Re: Spark DataFrame callUdf does not compile?

2015-12-28 Thread Hamel Kothari
Would you mind sharing more of your code? I can't really see the code that
well from the attached screenshot but it appears that "Lit" is capitalized.
Not sure what this method actually refers to but the definition in
functions.scala is lowercased.

Even if that's not it, some more code would be helpful to solving this.
Also, since it's a compilation error, if you could share the compilation
error that would be very useful.

-Hamel

On Mon, Dec 28, 2015 at 10:26 AM unk1102 <umesh.ka...@gmail.com> wrote:

> <
> http://apache-spark-user-list.1001560.n3.nabble.com/file/n25821/Screen_Shot_2015-12-28_at_8.jpg
> >
>
> Hi I am trying to invoke Hive UDF using
> dataframe.select(callUdf("percentile_approx",col("C1"),lit(0.25))) but it
> does not compile however same call works in Spark scala console I dont
> understand why. I am using Spark 1.5.2 maven source in my Java code. I have
> also explicitly added maven dependency hive-exec-1.2.1.spark.jar where
> percentile_approx is located but still does not compile code please check
> attached code image. Please guide. Thanks in advance.
>
>
>
> --
> View this message in context:
> http://apache-spark-user-list.1001560.n3.nabble.com/Spark-DataFrame-callUdf-does-not-compile-tp25821.html
> Sent from the Apache Spark User List mailing list archive at Nabble.com.
>
> -
> To unsubscribe, e-mail: user-unsubscr...@spark.apache.org
> For additional commands, e-mail: user-h...@spark.apache.org
>
>


Re: Spark DataFrame callUdf does not compile?
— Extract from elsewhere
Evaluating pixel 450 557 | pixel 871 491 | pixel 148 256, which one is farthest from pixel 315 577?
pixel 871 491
2015-12-28 Thread Hamel Kothari
Also, if I'm reading correctly, it looks like you're calling "callUdf" when
what you probably want is "callUDF" (notice the subtle capitalization
difference). Docs:
https://spark.apache.org/docs/latest/api/java/org/apache/spark/sql/functions.html#callUDF(java.lang.String,%20org.apache.spark.sql.Column..
.)

On Mon, Dec 28, 2015 at 10:48 AM Hamel Kothari <hamelkoth...@gmail.com>
wrote:

> Would you mind sharing more of your code? I can't really see the code that
> well from the attached screenshot but it appears that "Lit" is capitalized.
> Not sure what this method actually refers to but the definition in
> functions.scala is lowercased.
>
> Even if that's not it, some more code would be helpful to solving this.
> Also, since it's a compilation error, if you could share the compilation
> error that would be very useful.
>
> -Hamel
>
> On Mon, Dec 28, 2015 at 10:26 AM unk1102 <umesh.ka...@gmail.com> wrote:
>
>> <
>> http://apache-spark-user-list.1001560.n3.nabble.com/file/n25821/Screen_Shot_2015-12-28_at_8.jpg
>> >
>>
>> Hi I am trying to invoke Hive UDF using
>> dataframe.select(callUdf("percentile_approx",col("C1"),lit(0.25))) but it
>> does not compile however same call works in Spark scala console I dont
>> understand why. I am using Spark 1.5.2 maven source in my Java code. I
>> have
>> also explicitly added maven dependency hive-exec-1.2.1.spark.jar where
>> percentile_approx is located but still does not compile code please check
>> attached code image. Please guide. Thanks in advance.
>>
>>
>>
>> --
>> View this message in context:
>> http://apache-spark-user-list.1001560.n3.nabble.com/Spark-DataFrame-callUdf-does-not-compile-tp25821.html
>> Sent from the Apache Spark User List mailing list archive at Nabble.com.
>>
>> -
>> To unsubscribe, e-mail: user-unsubscr...@spark.apache.org
>> For additional commands, e-mail: user-h...@spark.apache.org
>>
>>


Re: Spark DataFrame callUdf does not compile?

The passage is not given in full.